A federal magistrate has voided policies of the Social Security Administration that deny benefits to the survivors of some gay marriages.
In a precedent-setting decision, Bruce Macdonald said it was wrong for the government to conclude that Michael Ely did not meet the legal requirements to be considered the legal survivor of James A. Taylor.
Macdonald acknowledged that the policy requires that couples have been married for at least nine months for the survivor to get benefits. And that was not the case here, as Taylor died within six months of their wedding.
But the judge said that Ely was legally precluded from marrying Taylor in Arizona until October 2014 when a federal judge voided the state’s ban on same-sex nuptials. They wed the following month, with Taylor dying six months later.
And Macdonald said the government cannot use that unconstitutional ban to now penalize Ely.
“The unconstitutional infringement on Mr. Ely and Mr. Taylor’s fundamental right to marriage is now being perpetuated further by the denial of Mr. Ely to obtain survivor’s benefits,” the judge wrote.
Ely, in a prepared statement, said he was gratified that the court recognized the 43 years he and Taylor were together “rather than looking only at the date on a marriage certificate that we were denied for most of our lives.”
“We got married as soon as the law permitted,” he said. “My husband paid into Social Security with every paycheck, and I know he can rest easier now knowing that I, at last, will start receiving the same benefits as other widowers.”

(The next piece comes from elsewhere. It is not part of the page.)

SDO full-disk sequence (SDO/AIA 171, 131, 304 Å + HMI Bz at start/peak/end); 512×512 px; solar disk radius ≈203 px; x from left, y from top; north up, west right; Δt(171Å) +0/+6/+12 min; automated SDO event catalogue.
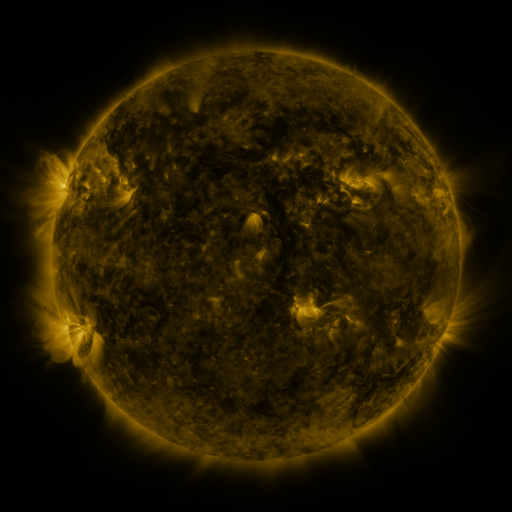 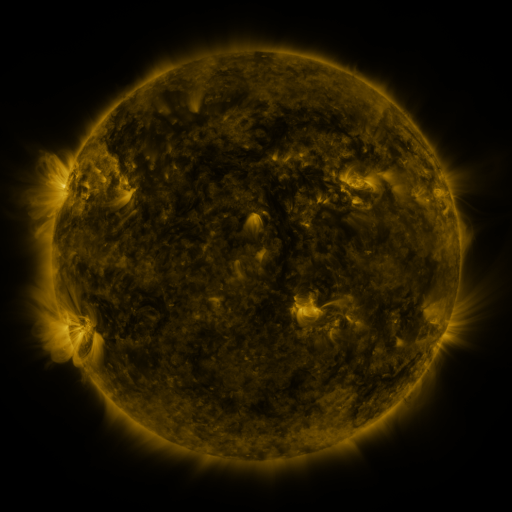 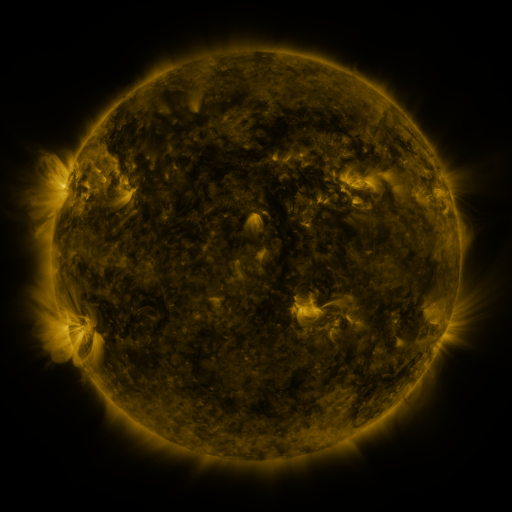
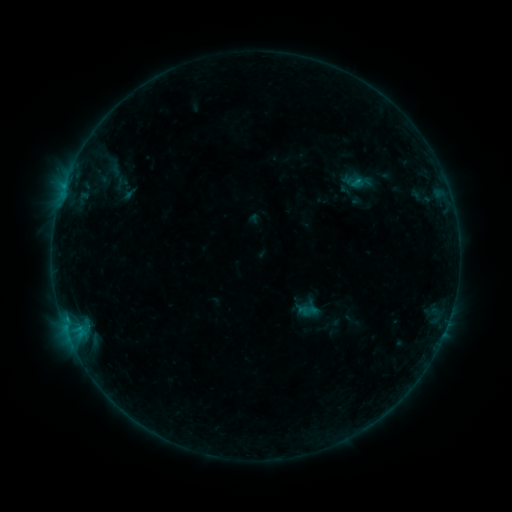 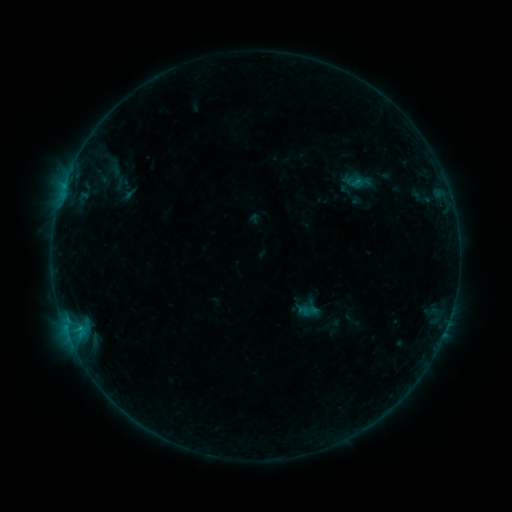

But Macdonald did more than just order the Social Security Administration to provide benefits for Ely, retroactive to when he should have gotten them in the first place. He enjoined the government from denying benefits to others, anywhere in the country, in the same position.
The new ruling does not help those who never got a chance to marry because of the ban on same-sex marriages.
But Peter Renn, an attorney with Lambda Legal, which handled this case, said there is a separate lawsuit pending asking a federal court to issue a similar ruling, requiring Social Security to determine whether there are “objective indicia” of a committed relationship.
According to court records, Ely and Taylor had been together for decades, even having a commitment ceremony in 2007, 36 years after they had been living together, as they were not legally permitted to wed.
Only in 2014, after Taylor was diagnosed with cancer — and a month after Arizona’s ban on same-sex marriage was declared invalid — did the pair legally marry in a small ceremony at Pima County Superior Court.
“Sadly, six months later, Mr. Ely was checking the ‘widow’ box,” Macdonald wrote. “Despite his best effort, Mr. Taylor did not live to see their first anniversary.”
The judge said that after the couple married they worked to put their home in both of their names, subsequently transferring everything to Ely.
“During Mr. Taylor’s illness, Mr. Ely would care for him,” Macdonald wrote. “Mr. Ely described Mr. Taylor as not having a fear of dying but rather being concerned about Mr. Ely’s well-being after his death.”
But when Ely applied for survivor benefits, the agency turned him down.
At the heart of the legal issue are provisions in the Social Security Act that provide widow’s and widower’s insurance benefits.
These allow a surviving spouse to collect a monthly stipend based on the wages and self-employment income of the deceased spouse. Those benefits begin at age 60.
But the law also says that, subject to various exceptions, a couple must have been married for “a period of not less than nine months” in order for a surviving spouse to qualify.
Macdonald acknowledged that the law was built to avoid people getting married not for the traditional reasons “but instead to enable one spouse to claim benefits upon the anticipated early death of the wage earner.”
There are exceptions to the nine-month rule when a spouse is in the military and dies during active duty, cases where the same couple had been married, divorced and remarried for less than nine months, and issues related to people who stayed married to a former spouse who had been institutionalized.
Macdonald noted there was a 2013 U.S. Supreme Court decision requiring the federal government to recognize same-sex marriages.
But even then, the Social Security Administration concluded that they would decide on a couple’s marital status depending on what the law was in each state. And the Arizona ruling did not come until the following year.
Based on that, attorneys for the government argued to Macdonald that it had done nothing wrong and that the decision to deny benefits to Ely was based not on Arizona laws nor because of his sexual orientation. Instead, they said they were simply following the “facially neutral criteria” that requires a marriage to have lasted at least nine months.
Macdonald said the reasons the government used to deny benefits are irrelevant.
“Because the duration of marriage requirement is based on an unconstitutional Arizona law, it cannot withstand scrutiny at any level,” he wrote.
Renn said he did not know how many people nationwide will be affected by the ruling.